Image-text web data:
##########

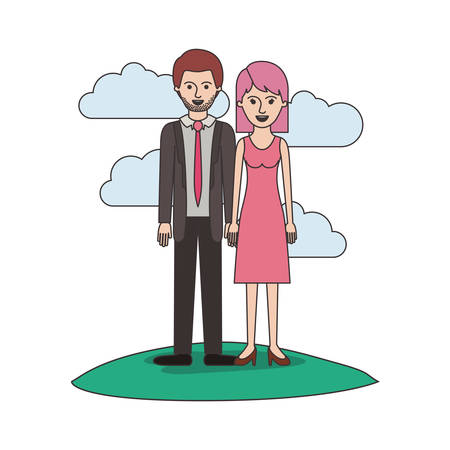 couple colorful scene outdoor and him with suit and tie and pants and shoes with short hair and stubble beard and her with dress and heel shoes with mid length hair vector illustration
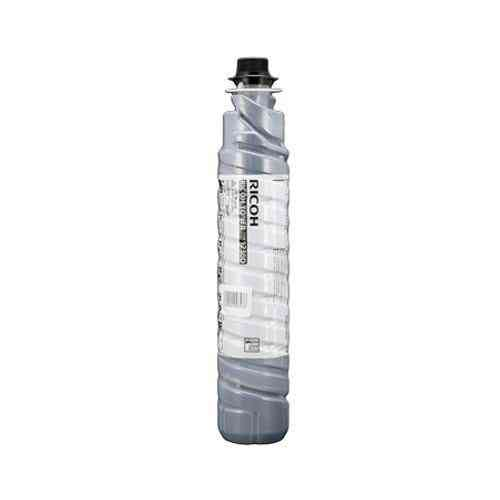 Toner Ricoh Type 1230D K161 AFICIO 2015 mp 2000 (842015)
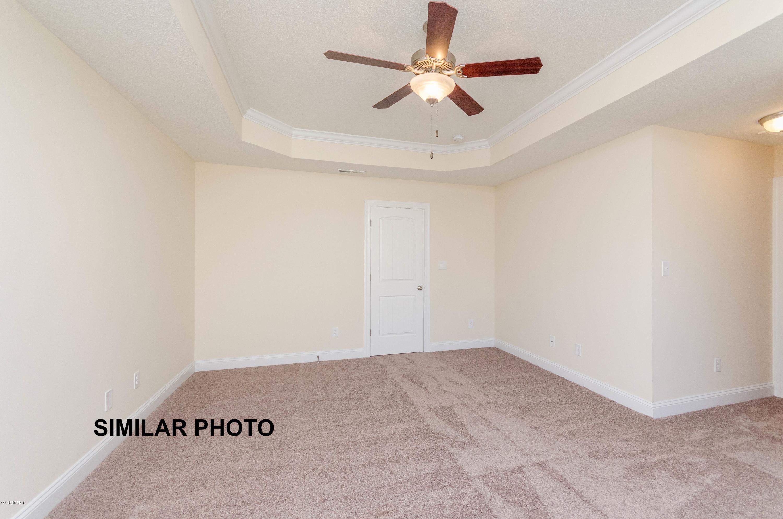 118 South Sea Street, Jacksonville, NC, 28546 | MLS #100122308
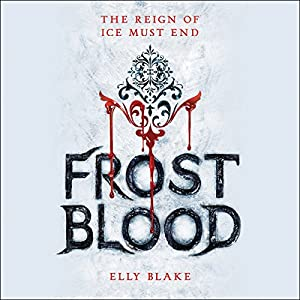 Frostblood Audiobook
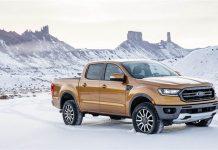 Triệu hồi Ford Ranger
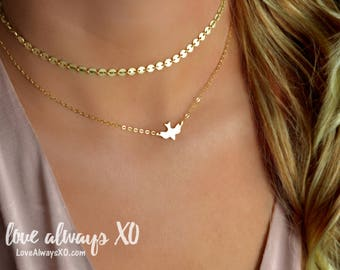 Gold Dove Necklace, bird necklace, gold necklace, Delicate Necklace, minimalist necklace, soaring dove, soaring bird, gold jewelry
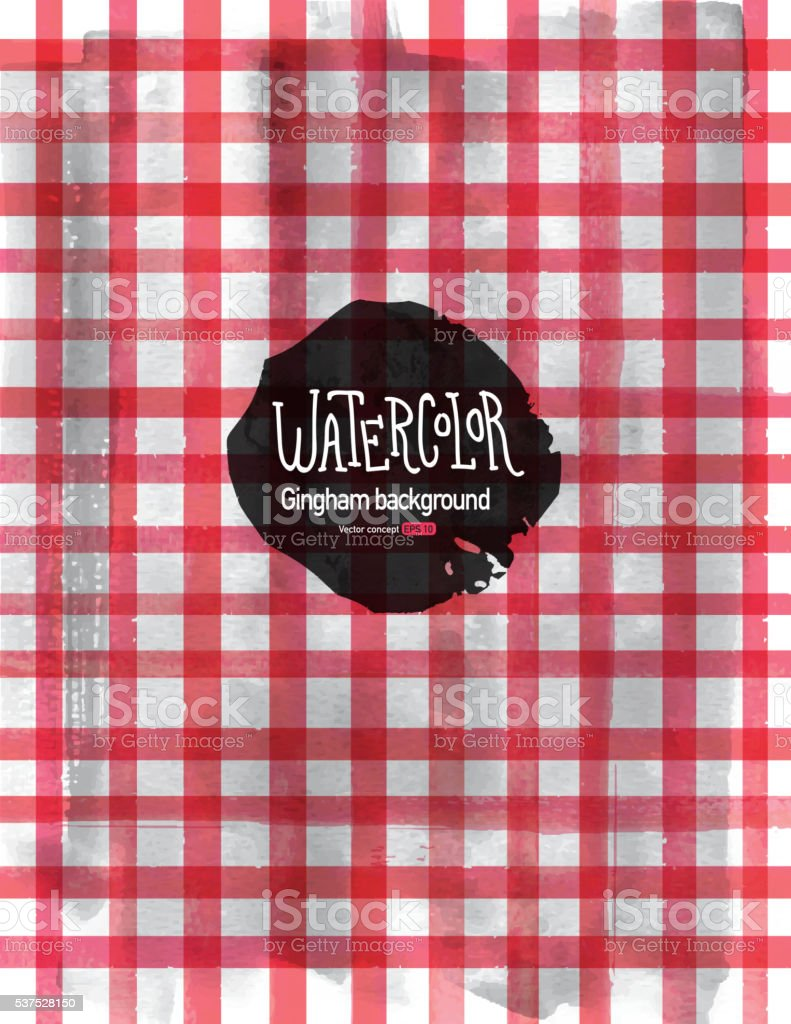 Watercolor Gingham or checkered pattern background vector art illustration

##########

ACTIVITY:
No pictures belong in the answer. It must repeat exactly the lines from the line with "118 South Sea" through the final line of the records.

EXPECTED ANSWER:
 118 South Sea Street, Jacksonville, NC, 28546 | MLS #100122308
 Frostblood Audiobook
 Triệu hồi Ford Ranger
 Gold Dove Necklace, bird necklace, gold necklace, Delicate Necklace, minimalist necklace, soaring dove, soaring bird, gold jewelry
 Watercolor Gingham or checkered pattern background vector art illustration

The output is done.